Efficient QR codes (26 Aug 2021)
QR codes seem to have won the battle for 2D barcodes, but they're not just a bag of bits inside. Their payload is a series of segments, each of which can have a different encoding. Segments are bitstrings, concatenated without any byte-alignment, and terminated with an empty segment of type zero. If you want to squeeze the maximum amount of data into a QR code without it turning into a gray square, understanding segmentation helps.
The most basic segment type is byte mode, which is a series of 8-bit bytes. If you control the QR decoder then this is perfectly efficient for encoding binary data. But you probably need to work with a variety of decoders. In that case, beware: the first edition of the QR standard, ISO/IEC 18004, said that byte mode should be interpreted as JIS X 0201. The 2005 edition changed that to be ISO/IEC 8859-1 (i.e. Latin-1). In practice, some QR decoders will attempt to content-sniff the encoding because, while UTF-8 contents should be indicated with an ECI header, they often aren't and UTF-8 is really common.
So if you put binary data into a QR code, you are probably going to hit these edge cases. The contents are likely going to be passed to a general operating system API for handling URLs — do you think the full pipeline will handle NUL bytes in the string, and UTF-8 non-characters and invalid surrogate pairs when interpreted as UTF-8? Also, you probably want your QR contents to be a printable string: bits of it might be shown in the scanner's UI; users might need to copy and paste them.
So let's assume that you want something printable and consider an obvious answer: base64url. It's very common, printable, and doesn't contain any characters that are special in URLs for maximum compatibility. It'll be encoded in a byte-mode segment: each base64url character contains 6 bits of information and takes 8 bits in the QR code for an efficiency of 75%. That's our baseline.

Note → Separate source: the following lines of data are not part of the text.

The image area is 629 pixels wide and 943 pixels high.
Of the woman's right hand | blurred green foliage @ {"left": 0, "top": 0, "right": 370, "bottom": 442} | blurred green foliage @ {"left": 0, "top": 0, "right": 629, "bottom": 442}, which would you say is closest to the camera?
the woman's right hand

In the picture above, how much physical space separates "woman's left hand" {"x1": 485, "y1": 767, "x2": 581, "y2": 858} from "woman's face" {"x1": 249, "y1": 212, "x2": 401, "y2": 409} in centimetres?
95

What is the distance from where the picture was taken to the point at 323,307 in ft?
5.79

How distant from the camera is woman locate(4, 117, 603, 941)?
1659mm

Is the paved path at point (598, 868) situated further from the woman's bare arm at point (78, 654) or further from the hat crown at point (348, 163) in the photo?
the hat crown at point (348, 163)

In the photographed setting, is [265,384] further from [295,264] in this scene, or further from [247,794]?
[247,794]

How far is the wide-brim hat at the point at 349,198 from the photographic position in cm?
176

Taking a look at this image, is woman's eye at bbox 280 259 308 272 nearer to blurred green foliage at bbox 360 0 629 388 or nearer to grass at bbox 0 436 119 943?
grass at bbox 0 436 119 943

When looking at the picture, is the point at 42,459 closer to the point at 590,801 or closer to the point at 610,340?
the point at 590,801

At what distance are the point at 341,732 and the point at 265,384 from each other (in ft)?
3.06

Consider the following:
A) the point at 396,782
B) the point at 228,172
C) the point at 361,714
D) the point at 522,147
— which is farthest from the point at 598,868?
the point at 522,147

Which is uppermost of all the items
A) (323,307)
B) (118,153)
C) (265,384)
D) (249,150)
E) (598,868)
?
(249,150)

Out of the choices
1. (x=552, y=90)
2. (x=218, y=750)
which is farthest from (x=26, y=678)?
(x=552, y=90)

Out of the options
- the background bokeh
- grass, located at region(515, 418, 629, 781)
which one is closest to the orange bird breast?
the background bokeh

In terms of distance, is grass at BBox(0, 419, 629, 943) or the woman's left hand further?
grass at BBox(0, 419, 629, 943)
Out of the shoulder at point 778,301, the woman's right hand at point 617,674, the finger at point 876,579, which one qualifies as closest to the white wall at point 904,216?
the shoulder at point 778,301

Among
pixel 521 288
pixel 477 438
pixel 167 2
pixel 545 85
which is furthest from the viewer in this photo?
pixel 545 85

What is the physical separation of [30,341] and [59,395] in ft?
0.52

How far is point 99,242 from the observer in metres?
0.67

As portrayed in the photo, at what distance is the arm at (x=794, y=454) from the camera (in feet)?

The next segment type to consider is digit mode. This only encodes the digits, 0–9, by packing triples of digits into 10 bits. If there are two digits left over at the end then they take 7 bits, and a singleton takes 4 bits. Ignoring the potential digits at the end, this lets you store 3×log2(10) = 3×3.322 = 9.966 bits of information in 10 bits of space. That's 99.66% efficient! So you can clearly do better than base64url.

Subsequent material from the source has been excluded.